REQUIRED TASK:
Report each line of the rows below that contains the string "boat". The match is case-sensitive.

= = = = =

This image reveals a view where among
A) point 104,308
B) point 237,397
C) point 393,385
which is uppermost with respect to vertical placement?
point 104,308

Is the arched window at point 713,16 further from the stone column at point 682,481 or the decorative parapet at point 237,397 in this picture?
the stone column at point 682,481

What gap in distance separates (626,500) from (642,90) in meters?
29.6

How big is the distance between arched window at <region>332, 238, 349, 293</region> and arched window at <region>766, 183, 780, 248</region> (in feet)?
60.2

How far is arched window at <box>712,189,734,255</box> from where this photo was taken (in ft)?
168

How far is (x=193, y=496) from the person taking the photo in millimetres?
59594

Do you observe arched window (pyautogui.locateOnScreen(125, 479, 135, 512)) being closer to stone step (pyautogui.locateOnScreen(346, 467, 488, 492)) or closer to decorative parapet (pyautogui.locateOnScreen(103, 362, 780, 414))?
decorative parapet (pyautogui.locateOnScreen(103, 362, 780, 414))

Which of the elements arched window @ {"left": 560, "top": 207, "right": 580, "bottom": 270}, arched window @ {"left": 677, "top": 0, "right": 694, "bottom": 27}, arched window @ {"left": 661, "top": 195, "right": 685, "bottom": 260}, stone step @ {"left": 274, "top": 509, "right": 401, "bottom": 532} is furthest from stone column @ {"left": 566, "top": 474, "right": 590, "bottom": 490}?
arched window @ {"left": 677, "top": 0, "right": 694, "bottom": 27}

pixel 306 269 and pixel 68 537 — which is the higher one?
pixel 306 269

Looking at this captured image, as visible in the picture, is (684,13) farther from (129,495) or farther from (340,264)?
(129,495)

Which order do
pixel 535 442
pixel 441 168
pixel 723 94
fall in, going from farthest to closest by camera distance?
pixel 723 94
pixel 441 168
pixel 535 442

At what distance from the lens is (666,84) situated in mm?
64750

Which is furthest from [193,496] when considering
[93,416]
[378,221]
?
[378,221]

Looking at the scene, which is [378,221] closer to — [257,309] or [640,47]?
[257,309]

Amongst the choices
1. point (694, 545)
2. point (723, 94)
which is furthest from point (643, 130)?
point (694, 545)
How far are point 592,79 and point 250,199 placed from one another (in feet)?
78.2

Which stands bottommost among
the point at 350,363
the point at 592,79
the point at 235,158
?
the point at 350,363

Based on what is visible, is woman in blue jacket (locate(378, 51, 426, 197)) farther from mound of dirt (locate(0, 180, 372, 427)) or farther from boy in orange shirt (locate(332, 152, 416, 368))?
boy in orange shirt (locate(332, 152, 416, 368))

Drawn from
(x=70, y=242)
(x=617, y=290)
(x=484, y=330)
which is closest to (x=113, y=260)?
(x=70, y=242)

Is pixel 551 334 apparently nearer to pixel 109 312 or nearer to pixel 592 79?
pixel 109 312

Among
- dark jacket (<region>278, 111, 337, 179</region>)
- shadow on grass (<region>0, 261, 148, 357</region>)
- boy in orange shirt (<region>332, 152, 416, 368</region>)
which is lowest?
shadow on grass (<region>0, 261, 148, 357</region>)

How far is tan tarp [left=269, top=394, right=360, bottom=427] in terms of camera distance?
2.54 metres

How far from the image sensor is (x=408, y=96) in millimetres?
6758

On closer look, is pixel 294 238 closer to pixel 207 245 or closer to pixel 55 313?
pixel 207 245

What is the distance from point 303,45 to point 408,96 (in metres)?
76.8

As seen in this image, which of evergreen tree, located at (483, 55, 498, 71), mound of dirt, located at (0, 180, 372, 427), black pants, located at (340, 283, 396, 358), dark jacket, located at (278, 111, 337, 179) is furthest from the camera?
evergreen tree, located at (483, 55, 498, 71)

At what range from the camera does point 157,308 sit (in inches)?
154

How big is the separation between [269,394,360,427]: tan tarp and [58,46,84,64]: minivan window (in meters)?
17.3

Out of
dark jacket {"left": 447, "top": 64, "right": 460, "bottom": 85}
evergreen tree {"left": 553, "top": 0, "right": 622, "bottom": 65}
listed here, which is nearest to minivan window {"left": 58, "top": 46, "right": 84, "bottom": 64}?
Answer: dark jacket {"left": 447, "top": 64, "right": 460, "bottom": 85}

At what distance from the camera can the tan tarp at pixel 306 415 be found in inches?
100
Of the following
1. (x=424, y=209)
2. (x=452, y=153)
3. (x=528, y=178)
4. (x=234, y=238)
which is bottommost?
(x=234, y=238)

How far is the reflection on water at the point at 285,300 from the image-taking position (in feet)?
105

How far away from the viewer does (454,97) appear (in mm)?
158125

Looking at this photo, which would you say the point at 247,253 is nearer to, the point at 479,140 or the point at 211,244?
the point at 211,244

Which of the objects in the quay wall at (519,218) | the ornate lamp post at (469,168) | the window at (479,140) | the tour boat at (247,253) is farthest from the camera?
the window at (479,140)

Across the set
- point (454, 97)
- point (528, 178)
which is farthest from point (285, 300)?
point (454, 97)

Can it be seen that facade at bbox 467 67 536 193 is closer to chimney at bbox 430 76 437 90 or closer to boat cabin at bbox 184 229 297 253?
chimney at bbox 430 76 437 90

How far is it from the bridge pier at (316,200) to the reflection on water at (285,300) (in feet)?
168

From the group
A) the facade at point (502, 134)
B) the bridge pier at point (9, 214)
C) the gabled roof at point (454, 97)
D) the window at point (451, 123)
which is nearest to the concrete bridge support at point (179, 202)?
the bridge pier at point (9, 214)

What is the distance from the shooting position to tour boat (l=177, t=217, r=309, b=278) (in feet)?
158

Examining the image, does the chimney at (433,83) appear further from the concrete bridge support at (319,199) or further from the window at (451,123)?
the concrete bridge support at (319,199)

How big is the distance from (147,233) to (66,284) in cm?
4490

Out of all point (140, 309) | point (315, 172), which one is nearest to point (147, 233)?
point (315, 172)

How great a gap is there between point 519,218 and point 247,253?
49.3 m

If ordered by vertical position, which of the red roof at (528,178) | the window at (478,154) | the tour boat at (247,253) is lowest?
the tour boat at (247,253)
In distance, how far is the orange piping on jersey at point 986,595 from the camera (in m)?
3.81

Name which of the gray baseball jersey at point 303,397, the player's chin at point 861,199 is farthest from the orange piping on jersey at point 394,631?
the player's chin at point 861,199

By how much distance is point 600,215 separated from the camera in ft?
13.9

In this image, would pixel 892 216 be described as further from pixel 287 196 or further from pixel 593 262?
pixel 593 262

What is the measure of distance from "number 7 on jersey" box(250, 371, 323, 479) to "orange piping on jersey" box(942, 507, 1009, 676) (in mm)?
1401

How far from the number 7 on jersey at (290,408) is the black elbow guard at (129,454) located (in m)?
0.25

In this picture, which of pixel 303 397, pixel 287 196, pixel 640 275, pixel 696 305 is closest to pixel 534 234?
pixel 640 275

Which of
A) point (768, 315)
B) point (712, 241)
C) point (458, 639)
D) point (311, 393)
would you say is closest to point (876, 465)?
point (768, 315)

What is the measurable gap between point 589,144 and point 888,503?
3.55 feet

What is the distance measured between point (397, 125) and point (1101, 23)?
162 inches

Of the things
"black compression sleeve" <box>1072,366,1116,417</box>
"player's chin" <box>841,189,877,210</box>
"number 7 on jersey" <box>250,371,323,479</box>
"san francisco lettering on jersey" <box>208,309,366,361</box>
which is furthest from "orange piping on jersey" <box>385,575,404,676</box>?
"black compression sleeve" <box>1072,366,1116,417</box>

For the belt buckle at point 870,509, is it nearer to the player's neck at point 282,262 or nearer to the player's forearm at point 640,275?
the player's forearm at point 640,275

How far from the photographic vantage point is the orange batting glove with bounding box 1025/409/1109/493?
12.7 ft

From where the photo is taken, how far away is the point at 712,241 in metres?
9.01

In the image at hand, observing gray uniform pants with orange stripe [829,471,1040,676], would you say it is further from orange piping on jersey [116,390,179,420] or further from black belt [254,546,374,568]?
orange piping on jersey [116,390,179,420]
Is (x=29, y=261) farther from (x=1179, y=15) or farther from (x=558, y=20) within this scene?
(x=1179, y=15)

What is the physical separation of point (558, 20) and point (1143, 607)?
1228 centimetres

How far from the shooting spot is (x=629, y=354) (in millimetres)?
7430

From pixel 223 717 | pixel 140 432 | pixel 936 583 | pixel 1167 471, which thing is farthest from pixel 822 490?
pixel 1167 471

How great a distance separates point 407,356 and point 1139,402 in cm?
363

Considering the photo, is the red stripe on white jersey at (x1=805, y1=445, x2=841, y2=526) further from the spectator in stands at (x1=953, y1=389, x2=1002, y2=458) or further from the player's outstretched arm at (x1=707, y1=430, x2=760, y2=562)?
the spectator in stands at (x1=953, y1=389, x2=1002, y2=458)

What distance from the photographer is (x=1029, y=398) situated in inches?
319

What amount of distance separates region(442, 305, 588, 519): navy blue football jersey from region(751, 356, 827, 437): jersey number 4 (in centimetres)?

= = = = =

FULL OUTPUT:
Which of the objects in the quay wall at (519,218) | the ornate lamp post at (469,168) | the window at (479,140) | the tour boat at (247,253) is farthest from the camera?
Can it be seen that facade at bbox 467 67 536 193 is closer to chimney at bbox 430 76 437 90 or closer to boat cabin at bbox 184 229 297 253?
What is the distance from the shooting position to tour boat (l=177, t=217, r=309, b=278) (in feet)?
If ordered by vertical position, which of the red roof at (528,178) | the window at (478,154) | the tour boat at (247,253) is lowest?
the tour boat at (247,253)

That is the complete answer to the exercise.